The entries below hold a line with "Connect the power cable" and a line with "Equipment & Technology". Return those lines and all that lie between them, exactly and only.
** Opening DATA LISTING block **
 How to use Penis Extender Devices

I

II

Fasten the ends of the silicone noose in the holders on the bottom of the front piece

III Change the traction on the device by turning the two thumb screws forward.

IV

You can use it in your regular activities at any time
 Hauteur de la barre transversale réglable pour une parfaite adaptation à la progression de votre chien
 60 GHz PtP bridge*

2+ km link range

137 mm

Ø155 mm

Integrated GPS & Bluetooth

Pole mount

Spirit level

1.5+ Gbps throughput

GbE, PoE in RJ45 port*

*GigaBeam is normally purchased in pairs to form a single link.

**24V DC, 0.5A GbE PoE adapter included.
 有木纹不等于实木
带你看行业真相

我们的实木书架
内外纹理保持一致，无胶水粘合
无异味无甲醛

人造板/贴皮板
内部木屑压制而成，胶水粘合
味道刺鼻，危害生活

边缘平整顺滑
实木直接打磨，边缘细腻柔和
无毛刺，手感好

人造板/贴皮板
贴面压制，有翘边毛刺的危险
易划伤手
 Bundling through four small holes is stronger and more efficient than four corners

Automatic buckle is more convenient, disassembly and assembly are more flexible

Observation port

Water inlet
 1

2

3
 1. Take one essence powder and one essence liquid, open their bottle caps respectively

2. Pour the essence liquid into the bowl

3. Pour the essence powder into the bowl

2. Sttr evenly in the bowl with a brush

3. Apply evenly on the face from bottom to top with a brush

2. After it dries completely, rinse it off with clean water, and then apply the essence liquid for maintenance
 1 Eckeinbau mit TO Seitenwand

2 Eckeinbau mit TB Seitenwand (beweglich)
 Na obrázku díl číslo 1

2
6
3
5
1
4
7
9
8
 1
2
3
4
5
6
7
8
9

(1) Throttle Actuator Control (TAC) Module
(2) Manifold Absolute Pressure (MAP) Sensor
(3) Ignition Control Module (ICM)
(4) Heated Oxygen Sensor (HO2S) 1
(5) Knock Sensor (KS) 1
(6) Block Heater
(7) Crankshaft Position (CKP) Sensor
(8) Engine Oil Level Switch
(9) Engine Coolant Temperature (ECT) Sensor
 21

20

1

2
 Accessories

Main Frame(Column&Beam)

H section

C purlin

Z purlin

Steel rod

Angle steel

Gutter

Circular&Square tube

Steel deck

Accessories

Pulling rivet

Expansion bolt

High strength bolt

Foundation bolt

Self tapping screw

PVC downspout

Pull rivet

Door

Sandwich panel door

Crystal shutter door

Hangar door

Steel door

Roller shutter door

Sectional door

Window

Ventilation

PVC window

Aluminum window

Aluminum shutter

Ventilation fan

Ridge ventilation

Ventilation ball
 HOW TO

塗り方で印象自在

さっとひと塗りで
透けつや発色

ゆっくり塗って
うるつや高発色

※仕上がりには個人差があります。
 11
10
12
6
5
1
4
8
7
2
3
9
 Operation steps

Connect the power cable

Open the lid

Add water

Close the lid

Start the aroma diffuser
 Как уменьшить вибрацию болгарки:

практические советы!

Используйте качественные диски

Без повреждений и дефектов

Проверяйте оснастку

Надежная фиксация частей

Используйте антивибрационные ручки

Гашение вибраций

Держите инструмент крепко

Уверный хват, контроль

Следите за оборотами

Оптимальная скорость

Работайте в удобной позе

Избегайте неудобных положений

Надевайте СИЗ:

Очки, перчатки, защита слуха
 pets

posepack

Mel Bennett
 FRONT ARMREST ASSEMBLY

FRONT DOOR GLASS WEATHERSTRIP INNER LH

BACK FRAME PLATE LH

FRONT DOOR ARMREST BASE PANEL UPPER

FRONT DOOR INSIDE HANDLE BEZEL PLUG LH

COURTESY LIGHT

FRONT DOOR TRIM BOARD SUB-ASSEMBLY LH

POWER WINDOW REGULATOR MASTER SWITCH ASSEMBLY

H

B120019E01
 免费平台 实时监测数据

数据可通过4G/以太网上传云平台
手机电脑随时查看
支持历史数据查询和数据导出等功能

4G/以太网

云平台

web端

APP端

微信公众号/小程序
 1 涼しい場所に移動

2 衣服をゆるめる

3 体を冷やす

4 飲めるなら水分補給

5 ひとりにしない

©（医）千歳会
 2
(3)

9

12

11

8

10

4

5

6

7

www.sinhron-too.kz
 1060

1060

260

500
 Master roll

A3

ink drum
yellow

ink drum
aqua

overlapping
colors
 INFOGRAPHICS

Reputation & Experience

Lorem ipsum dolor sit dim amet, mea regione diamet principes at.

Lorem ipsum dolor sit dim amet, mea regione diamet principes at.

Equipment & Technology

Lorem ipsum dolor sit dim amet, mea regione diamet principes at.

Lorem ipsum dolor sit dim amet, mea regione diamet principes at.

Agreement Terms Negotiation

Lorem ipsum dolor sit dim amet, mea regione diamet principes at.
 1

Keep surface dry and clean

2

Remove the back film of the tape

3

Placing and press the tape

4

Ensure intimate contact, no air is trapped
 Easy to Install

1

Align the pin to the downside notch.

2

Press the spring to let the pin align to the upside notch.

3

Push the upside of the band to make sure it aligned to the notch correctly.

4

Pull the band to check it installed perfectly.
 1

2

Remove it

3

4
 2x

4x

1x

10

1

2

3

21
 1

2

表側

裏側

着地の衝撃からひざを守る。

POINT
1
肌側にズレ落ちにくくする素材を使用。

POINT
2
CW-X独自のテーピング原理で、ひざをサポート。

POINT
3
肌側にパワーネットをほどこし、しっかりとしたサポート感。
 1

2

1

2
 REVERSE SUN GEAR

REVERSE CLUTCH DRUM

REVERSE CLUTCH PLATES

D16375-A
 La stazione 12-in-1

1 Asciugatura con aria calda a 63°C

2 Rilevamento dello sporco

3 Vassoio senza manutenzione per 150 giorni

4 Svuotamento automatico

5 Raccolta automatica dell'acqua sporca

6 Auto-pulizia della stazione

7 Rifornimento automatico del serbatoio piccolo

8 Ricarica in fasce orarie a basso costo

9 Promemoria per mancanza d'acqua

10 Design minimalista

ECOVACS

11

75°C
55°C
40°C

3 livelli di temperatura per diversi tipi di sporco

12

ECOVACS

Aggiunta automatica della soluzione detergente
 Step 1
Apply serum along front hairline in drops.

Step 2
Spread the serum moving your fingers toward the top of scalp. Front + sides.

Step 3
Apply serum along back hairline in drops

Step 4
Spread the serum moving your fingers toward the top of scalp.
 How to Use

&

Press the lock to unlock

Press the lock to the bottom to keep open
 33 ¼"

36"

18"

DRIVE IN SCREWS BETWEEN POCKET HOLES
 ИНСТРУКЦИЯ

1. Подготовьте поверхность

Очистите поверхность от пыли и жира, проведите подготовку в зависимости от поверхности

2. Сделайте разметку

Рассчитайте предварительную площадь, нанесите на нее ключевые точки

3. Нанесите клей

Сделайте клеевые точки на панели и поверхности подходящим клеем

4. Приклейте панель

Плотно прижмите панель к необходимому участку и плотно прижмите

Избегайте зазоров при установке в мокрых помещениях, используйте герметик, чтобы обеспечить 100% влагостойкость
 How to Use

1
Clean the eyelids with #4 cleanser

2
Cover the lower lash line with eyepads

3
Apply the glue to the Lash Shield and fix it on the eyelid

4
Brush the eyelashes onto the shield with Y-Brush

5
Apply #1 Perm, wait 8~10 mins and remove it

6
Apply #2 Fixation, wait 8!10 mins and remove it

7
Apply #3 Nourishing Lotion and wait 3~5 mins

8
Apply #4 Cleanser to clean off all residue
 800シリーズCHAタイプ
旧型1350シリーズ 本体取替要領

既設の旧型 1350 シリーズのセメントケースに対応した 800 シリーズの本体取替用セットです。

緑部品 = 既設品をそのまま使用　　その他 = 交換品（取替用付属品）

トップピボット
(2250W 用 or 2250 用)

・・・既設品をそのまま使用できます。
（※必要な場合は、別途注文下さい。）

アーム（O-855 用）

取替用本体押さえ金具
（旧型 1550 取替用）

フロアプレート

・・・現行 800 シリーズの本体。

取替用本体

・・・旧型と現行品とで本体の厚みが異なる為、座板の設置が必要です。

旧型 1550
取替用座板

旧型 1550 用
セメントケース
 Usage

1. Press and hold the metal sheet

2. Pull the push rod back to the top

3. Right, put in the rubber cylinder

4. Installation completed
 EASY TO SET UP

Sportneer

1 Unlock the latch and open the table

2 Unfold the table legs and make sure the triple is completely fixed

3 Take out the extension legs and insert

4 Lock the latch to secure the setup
** Closing DATA LISTING block **
■ **RESULT OF THE EXERCISE**
Connect the power cable

Open the lid

Add water

Close the lid

Start the aroma diffuser
 Как уменьшить вибрацию болгарки:

практические советы!

Используйте качественные диски

Без повреждений и дефектов

Проверяйте оснастку

Надежная фиксация частей

Используйте антивибрационные ручки

Гашение вибраций

Держите инструмент крепко

Уверный хват, контроль

Следите за оборотами

Оптимальная скорость

Работайте в удобной позе

Избегайте неудобных положений

Надевайте СИЗ:

Очки, перчатки, защита слуха
 pets

posepack

Mel Bennett
 FRONT ARMREST ASSEMBLY

FRONT DOOR GLASS WEATHERSTRIP INNER LH

BACK FRAME PLATE LH

FRONT DOOR ARMREST BASE PANEL UPPER

FRONT DOOR INSIDE HANDLE BEZEL PLUG LH

COURTESY LIGHT

FRONT DOOR TRIM BOARD SUB-ASSEMBLY LH

POWER WINDOW REGULATOR MASTER SWITCH ASSEMBLY

H

B120019E01
 免费平台 实时监测数据

数据可通过4G/以太网上传云平台
手机电脑随时查看
支持历史数据查询和数据导出等功能

4G/以太网

云平台

web端

APP端

微信公众号/小程序
 1 涼しい場所に移動

2 衣服をゆるめる

3 体を冷やす

4 飲めるなら水分補給

5 ひとりにしない

©（医）千歳会
 2
(3)

9

12

11

8

10

4

5

6

7

www.sinhron-too.kz
 1060

1060

260

500
 Master roll

A3

ink drum
yellow

ink drum
aqua

overlapping
colors
 INFOGRAPHICS

Reputation & Experience

Lorem ipsum dolor sit dim amet, mea regione diamet principes at.

Lorem ipsum dolor sit dim amet, mea regione diamet principes at.

Equipment & Technology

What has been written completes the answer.